## Begin Given information
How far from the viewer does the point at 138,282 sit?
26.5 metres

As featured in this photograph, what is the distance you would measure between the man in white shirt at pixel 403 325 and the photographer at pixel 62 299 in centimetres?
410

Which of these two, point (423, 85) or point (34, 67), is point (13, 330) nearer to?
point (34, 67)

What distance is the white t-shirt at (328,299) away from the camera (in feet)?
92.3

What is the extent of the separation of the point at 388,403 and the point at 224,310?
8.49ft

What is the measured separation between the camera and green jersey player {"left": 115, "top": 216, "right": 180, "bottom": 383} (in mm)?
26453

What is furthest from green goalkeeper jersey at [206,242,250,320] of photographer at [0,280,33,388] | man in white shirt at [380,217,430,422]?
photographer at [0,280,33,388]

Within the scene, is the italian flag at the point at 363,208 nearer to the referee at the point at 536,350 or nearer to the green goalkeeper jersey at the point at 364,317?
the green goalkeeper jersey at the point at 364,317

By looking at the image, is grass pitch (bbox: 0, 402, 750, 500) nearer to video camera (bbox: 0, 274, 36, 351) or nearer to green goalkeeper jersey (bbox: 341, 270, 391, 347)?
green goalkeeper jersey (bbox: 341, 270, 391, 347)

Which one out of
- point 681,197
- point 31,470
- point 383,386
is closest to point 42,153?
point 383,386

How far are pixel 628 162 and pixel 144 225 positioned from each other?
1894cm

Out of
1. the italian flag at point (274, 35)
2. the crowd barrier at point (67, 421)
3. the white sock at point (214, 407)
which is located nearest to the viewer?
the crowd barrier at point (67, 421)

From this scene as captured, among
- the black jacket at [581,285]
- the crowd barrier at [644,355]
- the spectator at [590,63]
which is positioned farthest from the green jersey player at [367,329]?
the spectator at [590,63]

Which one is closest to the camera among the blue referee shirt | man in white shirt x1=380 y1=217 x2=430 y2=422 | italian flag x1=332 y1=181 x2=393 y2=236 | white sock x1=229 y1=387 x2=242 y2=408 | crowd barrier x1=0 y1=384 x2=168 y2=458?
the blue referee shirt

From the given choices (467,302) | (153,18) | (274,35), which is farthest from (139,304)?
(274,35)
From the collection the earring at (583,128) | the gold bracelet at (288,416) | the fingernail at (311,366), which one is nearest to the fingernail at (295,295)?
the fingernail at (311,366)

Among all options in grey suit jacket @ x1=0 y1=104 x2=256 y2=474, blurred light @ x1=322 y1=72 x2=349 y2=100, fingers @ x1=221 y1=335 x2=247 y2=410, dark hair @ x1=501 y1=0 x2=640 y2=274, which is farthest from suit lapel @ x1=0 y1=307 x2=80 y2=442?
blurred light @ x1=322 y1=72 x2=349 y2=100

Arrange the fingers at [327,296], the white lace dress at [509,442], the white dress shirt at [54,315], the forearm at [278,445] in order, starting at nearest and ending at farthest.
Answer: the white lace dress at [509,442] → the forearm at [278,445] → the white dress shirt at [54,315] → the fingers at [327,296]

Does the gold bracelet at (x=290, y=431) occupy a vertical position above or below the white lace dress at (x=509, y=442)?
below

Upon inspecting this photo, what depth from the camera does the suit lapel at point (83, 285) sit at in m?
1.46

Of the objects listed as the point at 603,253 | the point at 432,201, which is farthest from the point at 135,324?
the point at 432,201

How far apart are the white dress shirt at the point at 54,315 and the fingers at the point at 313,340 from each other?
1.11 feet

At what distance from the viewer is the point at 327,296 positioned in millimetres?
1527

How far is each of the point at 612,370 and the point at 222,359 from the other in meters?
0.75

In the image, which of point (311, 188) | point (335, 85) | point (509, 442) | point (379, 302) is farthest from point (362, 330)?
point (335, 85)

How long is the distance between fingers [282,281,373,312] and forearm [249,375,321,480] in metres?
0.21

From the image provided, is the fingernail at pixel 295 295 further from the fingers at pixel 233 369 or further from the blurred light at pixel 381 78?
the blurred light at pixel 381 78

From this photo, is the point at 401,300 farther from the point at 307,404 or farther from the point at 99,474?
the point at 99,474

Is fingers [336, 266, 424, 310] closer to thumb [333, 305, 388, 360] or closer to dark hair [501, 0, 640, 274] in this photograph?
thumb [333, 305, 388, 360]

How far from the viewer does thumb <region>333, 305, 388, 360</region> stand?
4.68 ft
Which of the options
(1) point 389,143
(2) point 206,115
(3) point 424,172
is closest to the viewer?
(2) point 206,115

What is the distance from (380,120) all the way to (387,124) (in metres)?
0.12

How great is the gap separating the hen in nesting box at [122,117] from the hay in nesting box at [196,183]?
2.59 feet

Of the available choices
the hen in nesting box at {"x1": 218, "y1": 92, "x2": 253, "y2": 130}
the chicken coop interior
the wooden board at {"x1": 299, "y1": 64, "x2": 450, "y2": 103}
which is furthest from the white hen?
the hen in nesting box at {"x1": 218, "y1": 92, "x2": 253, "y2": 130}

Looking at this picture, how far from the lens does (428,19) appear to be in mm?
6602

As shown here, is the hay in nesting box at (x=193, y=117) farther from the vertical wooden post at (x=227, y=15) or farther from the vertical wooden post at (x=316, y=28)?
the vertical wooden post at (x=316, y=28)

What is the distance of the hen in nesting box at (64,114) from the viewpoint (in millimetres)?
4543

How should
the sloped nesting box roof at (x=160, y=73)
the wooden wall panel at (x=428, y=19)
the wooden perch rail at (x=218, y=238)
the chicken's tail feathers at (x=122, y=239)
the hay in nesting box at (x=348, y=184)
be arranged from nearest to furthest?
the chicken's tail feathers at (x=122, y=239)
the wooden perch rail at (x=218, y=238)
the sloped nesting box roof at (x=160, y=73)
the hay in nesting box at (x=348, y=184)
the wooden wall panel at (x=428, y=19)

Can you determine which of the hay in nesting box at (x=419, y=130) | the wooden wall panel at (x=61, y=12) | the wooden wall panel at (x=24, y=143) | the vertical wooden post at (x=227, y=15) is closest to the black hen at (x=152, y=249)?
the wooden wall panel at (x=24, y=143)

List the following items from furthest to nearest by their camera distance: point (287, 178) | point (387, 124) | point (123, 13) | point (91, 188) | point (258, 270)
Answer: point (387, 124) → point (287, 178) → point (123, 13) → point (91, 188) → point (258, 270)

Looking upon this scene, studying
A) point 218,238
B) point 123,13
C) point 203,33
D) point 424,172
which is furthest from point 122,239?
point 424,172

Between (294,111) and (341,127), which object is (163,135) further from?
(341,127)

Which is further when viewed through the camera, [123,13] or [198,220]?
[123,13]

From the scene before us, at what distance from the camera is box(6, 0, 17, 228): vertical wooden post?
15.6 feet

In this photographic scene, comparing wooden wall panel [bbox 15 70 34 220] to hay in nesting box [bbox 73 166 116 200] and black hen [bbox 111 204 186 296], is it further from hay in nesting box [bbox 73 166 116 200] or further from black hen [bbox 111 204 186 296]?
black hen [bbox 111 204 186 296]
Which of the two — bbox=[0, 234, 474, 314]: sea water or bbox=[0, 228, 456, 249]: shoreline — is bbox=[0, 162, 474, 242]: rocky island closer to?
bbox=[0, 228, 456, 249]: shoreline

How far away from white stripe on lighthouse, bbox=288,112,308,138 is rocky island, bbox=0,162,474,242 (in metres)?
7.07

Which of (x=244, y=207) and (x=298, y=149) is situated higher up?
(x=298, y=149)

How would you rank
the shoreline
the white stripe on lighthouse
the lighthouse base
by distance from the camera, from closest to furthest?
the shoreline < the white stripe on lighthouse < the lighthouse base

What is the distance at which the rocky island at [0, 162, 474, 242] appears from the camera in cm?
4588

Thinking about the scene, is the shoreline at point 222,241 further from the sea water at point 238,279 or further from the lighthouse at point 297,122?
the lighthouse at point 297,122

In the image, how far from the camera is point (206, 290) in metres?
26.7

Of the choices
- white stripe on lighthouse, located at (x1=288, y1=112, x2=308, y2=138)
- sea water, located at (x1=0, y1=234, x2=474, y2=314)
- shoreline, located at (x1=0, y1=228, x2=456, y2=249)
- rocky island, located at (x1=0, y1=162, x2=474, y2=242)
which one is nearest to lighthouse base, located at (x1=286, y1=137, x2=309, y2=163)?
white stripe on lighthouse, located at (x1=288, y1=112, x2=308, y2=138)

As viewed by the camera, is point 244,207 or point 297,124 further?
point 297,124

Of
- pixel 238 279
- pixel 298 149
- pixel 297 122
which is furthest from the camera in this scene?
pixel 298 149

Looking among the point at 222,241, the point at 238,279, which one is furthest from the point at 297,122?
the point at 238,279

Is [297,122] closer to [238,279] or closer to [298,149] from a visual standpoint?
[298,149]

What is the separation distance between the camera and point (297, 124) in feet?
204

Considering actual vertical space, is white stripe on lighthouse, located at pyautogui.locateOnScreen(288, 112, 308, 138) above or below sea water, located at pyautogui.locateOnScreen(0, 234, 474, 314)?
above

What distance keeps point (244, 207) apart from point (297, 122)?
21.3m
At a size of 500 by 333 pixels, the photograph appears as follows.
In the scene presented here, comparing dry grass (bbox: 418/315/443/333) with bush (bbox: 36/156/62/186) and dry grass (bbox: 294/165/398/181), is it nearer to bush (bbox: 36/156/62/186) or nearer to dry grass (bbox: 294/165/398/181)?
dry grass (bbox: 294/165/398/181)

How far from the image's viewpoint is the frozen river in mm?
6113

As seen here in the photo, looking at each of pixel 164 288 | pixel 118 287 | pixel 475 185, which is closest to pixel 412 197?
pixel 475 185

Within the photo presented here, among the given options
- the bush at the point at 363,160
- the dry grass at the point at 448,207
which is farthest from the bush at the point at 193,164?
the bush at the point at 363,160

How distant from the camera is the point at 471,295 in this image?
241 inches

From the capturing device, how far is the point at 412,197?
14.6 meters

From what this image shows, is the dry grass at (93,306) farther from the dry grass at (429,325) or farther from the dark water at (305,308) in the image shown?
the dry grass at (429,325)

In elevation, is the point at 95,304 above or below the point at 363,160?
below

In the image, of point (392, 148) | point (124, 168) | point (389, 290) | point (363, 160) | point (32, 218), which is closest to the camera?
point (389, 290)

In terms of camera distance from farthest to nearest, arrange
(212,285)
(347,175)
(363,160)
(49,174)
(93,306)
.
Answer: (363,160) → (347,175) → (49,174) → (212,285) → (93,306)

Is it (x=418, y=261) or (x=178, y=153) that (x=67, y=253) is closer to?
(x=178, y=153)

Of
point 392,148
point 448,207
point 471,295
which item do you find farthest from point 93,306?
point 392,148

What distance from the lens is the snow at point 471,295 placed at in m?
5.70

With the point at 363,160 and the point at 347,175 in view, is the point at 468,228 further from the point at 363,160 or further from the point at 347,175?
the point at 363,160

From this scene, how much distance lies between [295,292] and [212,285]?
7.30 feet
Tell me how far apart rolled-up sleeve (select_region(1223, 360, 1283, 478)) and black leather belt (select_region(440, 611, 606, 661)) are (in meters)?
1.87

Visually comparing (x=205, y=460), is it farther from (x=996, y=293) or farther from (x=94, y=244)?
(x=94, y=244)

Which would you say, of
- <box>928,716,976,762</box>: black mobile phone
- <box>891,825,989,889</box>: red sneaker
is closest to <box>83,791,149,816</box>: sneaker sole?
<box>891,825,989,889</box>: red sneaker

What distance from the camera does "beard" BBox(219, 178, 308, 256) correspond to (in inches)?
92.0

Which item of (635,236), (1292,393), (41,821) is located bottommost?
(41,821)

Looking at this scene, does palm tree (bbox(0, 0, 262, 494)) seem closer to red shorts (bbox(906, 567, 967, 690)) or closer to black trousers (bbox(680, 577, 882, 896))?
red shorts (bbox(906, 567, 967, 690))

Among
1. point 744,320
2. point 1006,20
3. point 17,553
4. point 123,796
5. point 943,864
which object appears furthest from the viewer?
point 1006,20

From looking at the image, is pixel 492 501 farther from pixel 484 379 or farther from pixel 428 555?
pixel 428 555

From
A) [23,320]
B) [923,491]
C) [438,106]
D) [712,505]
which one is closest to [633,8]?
## End Given information
Problem statement.
Copy out the stretch of lines from the one containing "Which item of" through the end of the records, character for character.

The response.
Which item of (635,236), (1292,393), (41,821) is located bottommost?
(41,821)

Looking at this scene, does palm tree (bbox(0, 0, 262, 494)) seem closer to red shorts (bbox(906, 567, 967, 690)) or closer to black trousers (bbox(680, 577, 882, 896))?
red shorts (bbox(906, 567, 967, 690))

Among
1. point 744,320
2. point 1006,20
3. point 17,553
4. point 123,796
5. point 943,864
which object appears furthest from the viewer?
point 1006,20

From looking at the image, is pixel 492 501 farther from pixel 484 379 or farther from pixel 428 555?
pixel 428 555

From
A) [23,320]
B) [923,491]
C) [438,106]
D) [712,505]
which one is closest to [633,8]?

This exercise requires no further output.